Goal of the exercise
Each line of the data that includes "Unseen" must be copied.

Data extracts
== == ==

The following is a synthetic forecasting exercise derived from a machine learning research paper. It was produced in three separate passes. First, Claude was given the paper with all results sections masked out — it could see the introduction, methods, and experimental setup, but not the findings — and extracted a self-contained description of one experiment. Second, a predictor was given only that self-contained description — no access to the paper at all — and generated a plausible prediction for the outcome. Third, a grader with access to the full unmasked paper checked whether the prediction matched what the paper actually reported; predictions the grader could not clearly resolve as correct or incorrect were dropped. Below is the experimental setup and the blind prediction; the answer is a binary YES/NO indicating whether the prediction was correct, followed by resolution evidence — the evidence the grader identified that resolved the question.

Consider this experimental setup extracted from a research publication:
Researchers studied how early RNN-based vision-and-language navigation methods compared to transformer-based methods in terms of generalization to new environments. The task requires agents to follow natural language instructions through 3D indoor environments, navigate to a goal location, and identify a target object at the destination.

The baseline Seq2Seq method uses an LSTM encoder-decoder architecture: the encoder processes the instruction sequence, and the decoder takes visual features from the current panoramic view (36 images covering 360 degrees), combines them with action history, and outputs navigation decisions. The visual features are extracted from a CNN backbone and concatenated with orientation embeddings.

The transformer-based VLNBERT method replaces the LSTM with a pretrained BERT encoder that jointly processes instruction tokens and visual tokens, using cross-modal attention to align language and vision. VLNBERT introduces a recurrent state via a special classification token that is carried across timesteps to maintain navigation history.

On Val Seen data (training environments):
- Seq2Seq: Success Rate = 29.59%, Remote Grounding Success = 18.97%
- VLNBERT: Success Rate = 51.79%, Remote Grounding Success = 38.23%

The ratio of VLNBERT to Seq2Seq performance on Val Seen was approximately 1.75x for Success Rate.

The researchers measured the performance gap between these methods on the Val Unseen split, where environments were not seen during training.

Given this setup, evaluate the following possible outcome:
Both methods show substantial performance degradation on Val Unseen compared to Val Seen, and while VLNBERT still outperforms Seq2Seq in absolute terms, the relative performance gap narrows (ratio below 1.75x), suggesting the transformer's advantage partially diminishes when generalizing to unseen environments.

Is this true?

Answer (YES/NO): NO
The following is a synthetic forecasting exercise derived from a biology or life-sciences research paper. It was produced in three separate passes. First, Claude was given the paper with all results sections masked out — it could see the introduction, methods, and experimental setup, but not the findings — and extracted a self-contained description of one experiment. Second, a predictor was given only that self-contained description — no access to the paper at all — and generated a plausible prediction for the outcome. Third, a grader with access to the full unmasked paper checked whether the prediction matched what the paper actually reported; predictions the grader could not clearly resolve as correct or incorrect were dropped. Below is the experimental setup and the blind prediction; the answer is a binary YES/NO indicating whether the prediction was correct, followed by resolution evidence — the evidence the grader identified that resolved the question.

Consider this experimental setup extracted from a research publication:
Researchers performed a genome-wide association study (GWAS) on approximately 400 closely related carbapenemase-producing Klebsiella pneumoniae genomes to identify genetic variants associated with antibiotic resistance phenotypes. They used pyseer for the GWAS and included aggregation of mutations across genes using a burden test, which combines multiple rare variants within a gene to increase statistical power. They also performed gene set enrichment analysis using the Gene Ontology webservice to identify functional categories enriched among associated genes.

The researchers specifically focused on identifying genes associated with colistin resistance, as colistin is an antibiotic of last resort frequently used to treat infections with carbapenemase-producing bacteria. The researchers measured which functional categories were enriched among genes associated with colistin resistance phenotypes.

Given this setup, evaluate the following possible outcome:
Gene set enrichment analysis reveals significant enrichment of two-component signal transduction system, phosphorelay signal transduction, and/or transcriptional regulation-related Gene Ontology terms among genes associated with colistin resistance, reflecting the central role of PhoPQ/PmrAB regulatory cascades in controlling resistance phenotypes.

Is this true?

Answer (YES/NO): YES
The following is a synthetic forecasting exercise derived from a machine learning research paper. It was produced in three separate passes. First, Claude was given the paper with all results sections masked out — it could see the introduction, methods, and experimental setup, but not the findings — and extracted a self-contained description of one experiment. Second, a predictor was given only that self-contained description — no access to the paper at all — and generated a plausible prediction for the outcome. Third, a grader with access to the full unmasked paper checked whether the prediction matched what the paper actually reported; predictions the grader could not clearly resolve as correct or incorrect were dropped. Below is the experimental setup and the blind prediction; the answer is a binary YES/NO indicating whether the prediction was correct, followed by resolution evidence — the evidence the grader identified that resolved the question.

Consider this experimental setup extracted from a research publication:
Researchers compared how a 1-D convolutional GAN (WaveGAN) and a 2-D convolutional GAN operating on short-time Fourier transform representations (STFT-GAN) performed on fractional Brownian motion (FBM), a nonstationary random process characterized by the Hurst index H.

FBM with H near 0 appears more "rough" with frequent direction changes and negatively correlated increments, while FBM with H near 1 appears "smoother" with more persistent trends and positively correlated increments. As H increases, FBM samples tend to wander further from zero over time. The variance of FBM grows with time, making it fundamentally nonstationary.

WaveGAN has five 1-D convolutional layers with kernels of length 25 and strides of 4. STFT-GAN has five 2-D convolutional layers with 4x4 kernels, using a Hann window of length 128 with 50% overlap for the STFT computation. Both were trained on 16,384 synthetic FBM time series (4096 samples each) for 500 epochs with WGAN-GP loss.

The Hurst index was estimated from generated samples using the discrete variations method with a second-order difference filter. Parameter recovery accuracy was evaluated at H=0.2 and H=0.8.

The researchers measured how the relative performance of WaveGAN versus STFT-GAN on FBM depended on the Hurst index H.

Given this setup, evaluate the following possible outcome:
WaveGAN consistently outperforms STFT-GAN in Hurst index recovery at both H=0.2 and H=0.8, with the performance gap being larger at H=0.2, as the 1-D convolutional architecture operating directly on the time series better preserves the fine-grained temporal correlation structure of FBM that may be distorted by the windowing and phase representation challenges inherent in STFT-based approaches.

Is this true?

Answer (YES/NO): NO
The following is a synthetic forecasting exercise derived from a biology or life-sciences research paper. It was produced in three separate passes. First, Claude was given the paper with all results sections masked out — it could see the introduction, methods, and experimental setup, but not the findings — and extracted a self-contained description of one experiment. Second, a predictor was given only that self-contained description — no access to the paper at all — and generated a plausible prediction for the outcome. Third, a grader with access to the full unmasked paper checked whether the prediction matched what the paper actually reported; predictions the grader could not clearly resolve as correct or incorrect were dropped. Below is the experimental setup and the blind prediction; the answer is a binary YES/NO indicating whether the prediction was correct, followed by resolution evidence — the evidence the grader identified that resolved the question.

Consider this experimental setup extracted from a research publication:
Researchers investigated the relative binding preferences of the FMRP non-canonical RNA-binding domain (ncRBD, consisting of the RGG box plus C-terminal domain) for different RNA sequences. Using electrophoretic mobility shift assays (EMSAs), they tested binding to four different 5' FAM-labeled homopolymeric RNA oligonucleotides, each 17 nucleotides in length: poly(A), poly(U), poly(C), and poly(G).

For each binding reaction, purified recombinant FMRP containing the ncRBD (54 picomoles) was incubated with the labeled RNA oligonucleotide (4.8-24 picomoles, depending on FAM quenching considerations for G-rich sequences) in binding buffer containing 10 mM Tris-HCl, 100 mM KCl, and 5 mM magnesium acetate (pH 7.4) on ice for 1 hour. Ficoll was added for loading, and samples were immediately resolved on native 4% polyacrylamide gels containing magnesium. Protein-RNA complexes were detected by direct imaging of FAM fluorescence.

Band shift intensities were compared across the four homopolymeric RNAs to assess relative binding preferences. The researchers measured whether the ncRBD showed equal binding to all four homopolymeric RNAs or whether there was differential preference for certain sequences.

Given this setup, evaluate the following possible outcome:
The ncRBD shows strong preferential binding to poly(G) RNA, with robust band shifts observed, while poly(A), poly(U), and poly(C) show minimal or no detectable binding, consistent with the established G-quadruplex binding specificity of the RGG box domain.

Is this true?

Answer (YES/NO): NO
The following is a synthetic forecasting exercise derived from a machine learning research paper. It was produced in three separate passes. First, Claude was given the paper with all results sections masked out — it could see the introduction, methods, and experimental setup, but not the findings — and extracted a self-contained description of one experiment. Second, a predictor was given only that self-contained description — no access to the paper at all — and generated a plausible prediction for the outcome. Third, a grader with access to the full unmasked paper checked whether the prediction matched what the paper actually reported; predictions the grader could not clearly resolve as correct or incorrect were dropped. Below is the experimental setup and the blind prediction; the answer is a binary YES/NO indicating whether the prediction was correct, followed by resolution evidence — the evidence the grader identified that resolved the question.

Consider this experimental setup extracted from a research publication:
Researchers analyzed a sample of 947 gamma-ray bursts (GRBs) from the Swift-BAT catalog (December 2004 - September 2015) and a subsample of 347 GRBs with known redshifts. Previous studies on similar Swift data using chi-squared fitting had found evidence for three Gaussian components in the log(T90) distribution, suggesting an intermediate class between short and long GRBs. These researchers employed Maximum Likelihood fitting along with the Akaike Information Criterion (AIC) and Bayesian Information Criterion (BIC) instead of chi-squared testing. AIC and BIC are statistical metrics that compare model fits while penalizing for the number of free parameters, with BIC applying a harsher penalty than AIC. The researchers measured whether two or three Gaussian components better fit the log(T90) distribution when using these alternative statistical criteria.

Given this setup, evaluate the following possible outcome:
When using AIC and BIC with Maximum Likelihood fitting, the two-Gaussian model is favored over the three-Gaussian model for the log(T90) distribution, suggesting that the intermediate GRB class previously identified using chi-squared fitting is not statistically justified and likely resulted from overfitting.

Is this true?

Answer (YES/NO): YES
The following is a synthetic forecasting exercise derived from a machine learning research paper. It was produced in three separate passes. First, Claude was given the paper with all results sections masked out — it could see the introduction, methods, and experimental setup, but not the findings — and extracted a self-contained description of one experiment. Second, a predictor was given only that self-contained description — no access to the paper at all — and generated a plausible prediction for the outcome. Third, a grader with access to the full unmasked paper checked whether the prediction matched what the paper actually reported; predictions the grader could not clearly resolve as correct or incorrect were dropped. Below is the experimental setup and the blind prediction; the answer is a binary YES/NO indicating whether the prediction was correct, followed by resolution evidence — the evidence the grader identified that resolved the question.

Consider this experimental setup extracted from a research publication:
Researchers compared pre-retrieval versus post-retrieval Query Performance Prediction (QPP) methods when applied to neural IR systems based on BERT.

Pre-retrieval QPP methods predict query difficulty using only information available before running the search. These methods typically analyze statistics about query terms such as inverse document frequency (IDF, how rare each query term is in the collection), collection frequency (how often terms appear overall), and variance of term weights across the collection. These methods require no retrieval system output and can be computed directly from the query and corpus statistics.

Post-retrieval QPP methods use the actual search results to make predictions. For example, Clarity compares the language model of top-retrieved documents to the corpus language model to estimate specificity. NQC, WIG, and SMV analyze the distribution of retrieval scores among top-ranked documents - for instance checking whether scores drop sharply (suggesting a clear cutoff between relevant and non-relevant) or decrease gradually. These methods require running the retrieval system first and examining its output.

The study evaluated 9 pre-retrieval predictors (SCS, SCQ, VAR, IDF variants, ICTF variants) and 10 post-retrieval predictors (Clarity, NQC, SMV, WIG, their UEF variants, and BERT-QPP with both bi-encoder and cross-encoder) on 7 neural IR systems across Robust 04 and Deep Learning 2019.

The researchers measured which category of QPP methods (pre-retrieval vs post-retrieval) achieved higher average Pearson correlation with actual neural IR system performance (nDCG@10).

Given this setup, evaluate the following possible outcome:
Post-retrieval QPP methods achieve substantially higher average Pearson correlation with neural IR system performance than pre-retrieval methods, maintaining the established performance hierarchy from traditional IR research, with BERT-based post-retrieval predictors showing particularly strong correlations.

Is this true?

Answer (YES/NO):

== == ==

Your solution
The researchers measured the performance gap between these methods on the Val Unseen split, where environments were not seen during training.
Both methods show substantial performance degradation on Val Unseen compared to Val Seen, and while VLNBERT still outperforms Seq2Seq in absolute terms, the relative performance gap narrows (ratio below 1.75x), suggesting the transformer's advantage partially diminishes when generalizing to unseen environments.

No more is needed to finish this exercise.